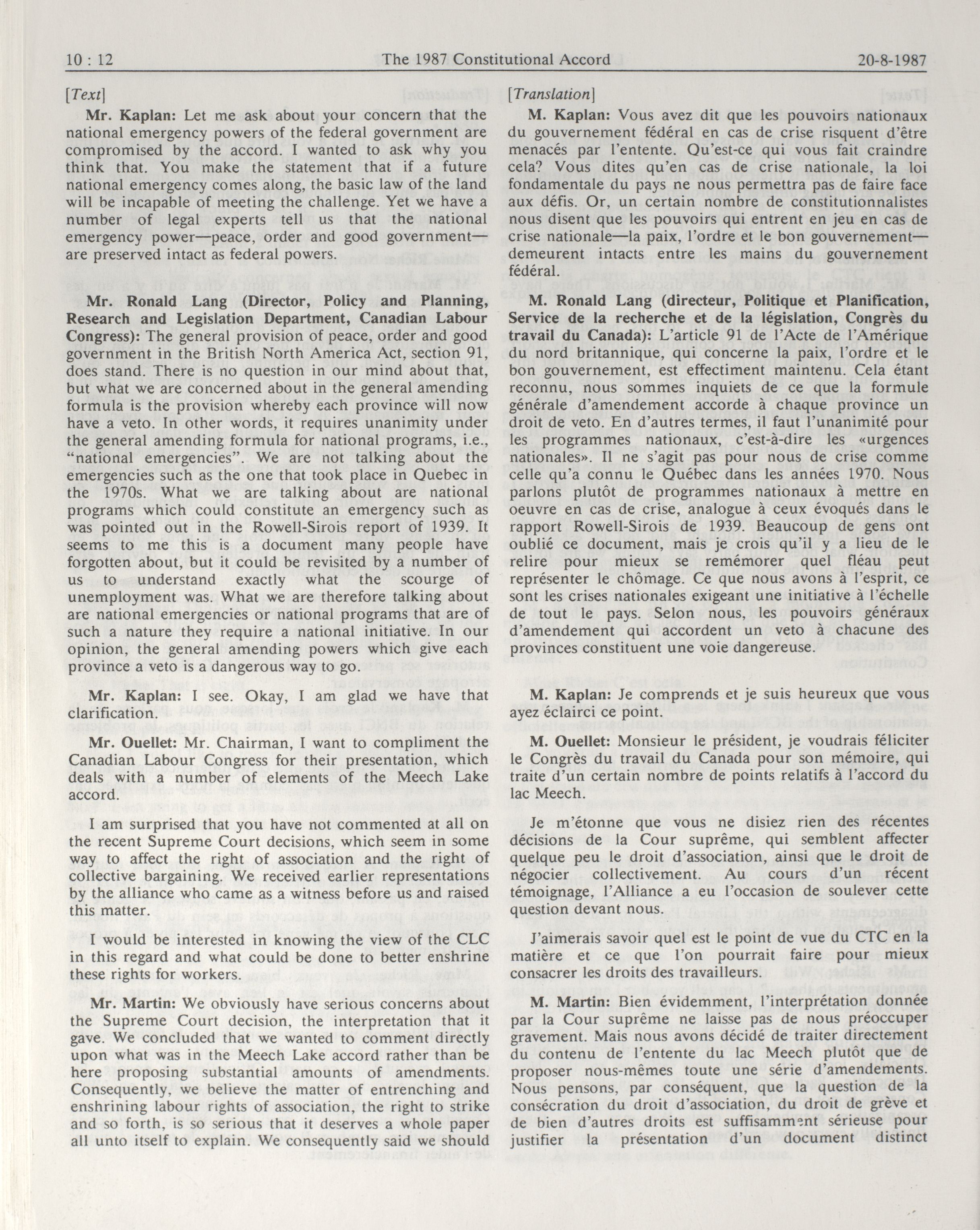 10 : 12 The 1987 Constitutional Accord 20-8-1987

[Text]

Mr. Kaplan: Let me ask about your concern that the national emergency powers of the federal government are compromised by the accord. I wanted to ask why you think that. You make the statement that if a future national emergency comes along, the basic law of the land will be incapable of meeting the challenge. Yet we have a number of legal experts tell us that the national emergency power—peace, order and good government—are preserved intact as federal powers.

Mr. Ronald Lang (Director, Policy and Planning, Research and Legislation Department, Canadian Labour Congress): The general provision of peace, order and good government in the British North America Act, section 91, does stand. There is no question in our mind about that, but what we are concerned about in the general amending formula is the provision whereby each province will now have a veto. In other words, it requires unanimity under the general amending formula for national programs, i.e., "national emergencies". We are not talking about the emergencies such as the one that took place in Quebec in the 1970s. What we are talking about are national programs which could constitute an emergency such as was pointed out in the Rowell-Sirois report of 1939. It seems to me this is a document many people have forgotten about, but it could be revisited by a number of us to understand exactly what the scourge of unemployment was. What we are therefore talking about are national emergencies or national programs that are of such a nature they require a national initiative. In our opinion, the general amending powers which give each province a veto is a dangerous way to go.

Mr. Kaplan: I see. Okay, I am glad we have that clarification.

Mr. Ouellet: Mr. Chairman, I want to compliment the Canadian Labour Congress for their presentation, which deals with a number of elements of the Meech Lake accord.

I am surprised that you have not commented at all on the recent Supreme Court decisions, which seem in some way to affect the right of association and the right of collective bargaining. We received earlier representations by the alliance who came as a witness before us and raised this matter.

I would be interested in knowing the view of the CLC in this regard and what could be done to better enshrine these rights for workers.

Mr. Martin: We obviously have serious concerns about the Supreme Court decision, the interpretation that it gave. We concluded that we wanted to comment directly upon what was in the Meech Lake accord rather than be here proposing substantial amounts of amendments. Consequently, we believe the matter of entrenching and enshrining labour rights of association, the right to strike and so forth, is so serious that it deserves a whole paper all unto itself to explain. We consequently said we should

[Translation]

M. Kaplan: Vous avez dit que les pouvoirs nationaux du gouvernement fédéral en cas de crise risquent d'être menacés par l'entente. Qu'est-ce qui vous fait craindre cela? Vous dites qu'en cas de crise nationale, la loi fondamentale du pays ne nous permettra pas de faire face aux défis. Or, un certain nombre de constitutionnalistes nous disent que les pouvoirs qui entrent en jeu en cas de crise nationale—la paix, l'ordre et le bon gouvernement—demeurent intacts entre les mains du gouvernement fédéral.

M. Ronald Lang (directeur, Politique et Planification, Service de la recherche et de la législation, Congrès du travail du Canada): L'article 91 de l'Acte de l'Amérique du nord britannique, qui concerne la paix, l'ordre et le bon gouvernement, est effectiment maintenu. Cela étant reconnu, nous sommes inquiets de ce que la formule générale d'amendement accorde à chaque province un droit de veto. En d'autres termes, il faut l'unanimité pour les programmes nationaux, c'est-à-dire les «urgences nationales». Il ne s'agit pas pour nous de crise comme celle qu'a connu le Québec dans les années 1970. Nous parlons plutôt de programmes nationaux à mettre en oeuvre en cas de crise, analogue à ceux évoqués dans le rapport Rowell-Sirois de 1939. Beaucoup de gens ont oublié ce document, mais je crois qu'il y a lieu de le relire pour mieux se remémorer quel fléau peut représenter le chômage. Ce que nous avons à l'esprit, ce sont les crises nationales exigeant une initiative à l'échelle de tout le pays. Selon nous, les pouvoirs généraux d'amendement qui accordent un veto à chacune des provinces constituent une voie dangereuse.

M. Kaplan: Je comprends et je suis heureux que vous ayez éclairci ce point.

M. Ouellet: Monsieur le président, je voudrais féliciter le Congrès du travail du Canada pour son mémoire, qui traite d'un certain nombre de points relatifs à l'accord du lac Meech.

Je m'étonne que vous ne disiez rien des récentes décisions de la Cour suprême, qui semblent affecter quelque peu le droit d'association, ainsi que le droit de négocier collectivement. Au cours d'un récent témoignage, l'Alliance a eu l'occasion de soulever cette question devant nous.

J'aimerais savoir quel est le point de vue du CTC en la matière et ce que l'on pourrait faire pour mieux consacrer les droits des travailleurs.

M. Martin: Bien évidemment, l'interprétation donnée par la Cour suprême ne laisse pas de nous préoccuper gravement. Mais nous avons décidé de traiter directement du contenu de l'entente du lac Meech plutôt que de proposer nous-mêmes toute une série d'amendements. Nous pensons, par conséquent, que la question de la consécration du droit d'association, du droit de grève et de bien d'autres droits est suffisamment sérieuse pour justifier la présentation d'un document distinct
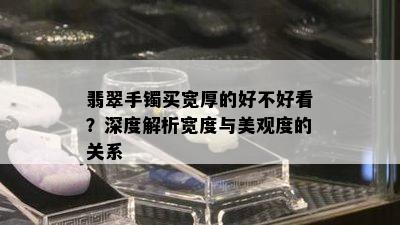 翡翠手镯买宽厚的好不好看？深度解析宽度与美观度的关系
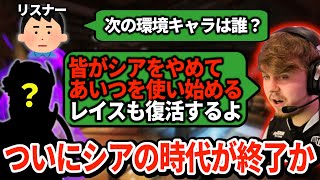 リスナー

次の環境キャラは誰？

?

皆がシアをやめて
あいつを使い始める
レイスも復活するよ

ついにシアの時代が終了か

**Directions:** Your answer should be the lines above that contain the word "Lake", copied out.

**Written answer:**
Mr. Ouellet: Mr. Chairman, I want to compliment the Canadian Labour Congress for their presentation, which deals with a number of elements of the Meech Lake accord.
Mr. Martin: We obviously have serious concerns about the Supreme Court decision, the interpretation that it gave. We concluded that we wanted to comment directly upon what was in the Meech Lake accord rather than be here proposing substantial amounts of amendments. Consequently, we believe the matter of entrenching and enshrining labour rights of association, the right to strike and so forth, is so serious that it deserves a whole paper all unto itself to explain. We consequently said we should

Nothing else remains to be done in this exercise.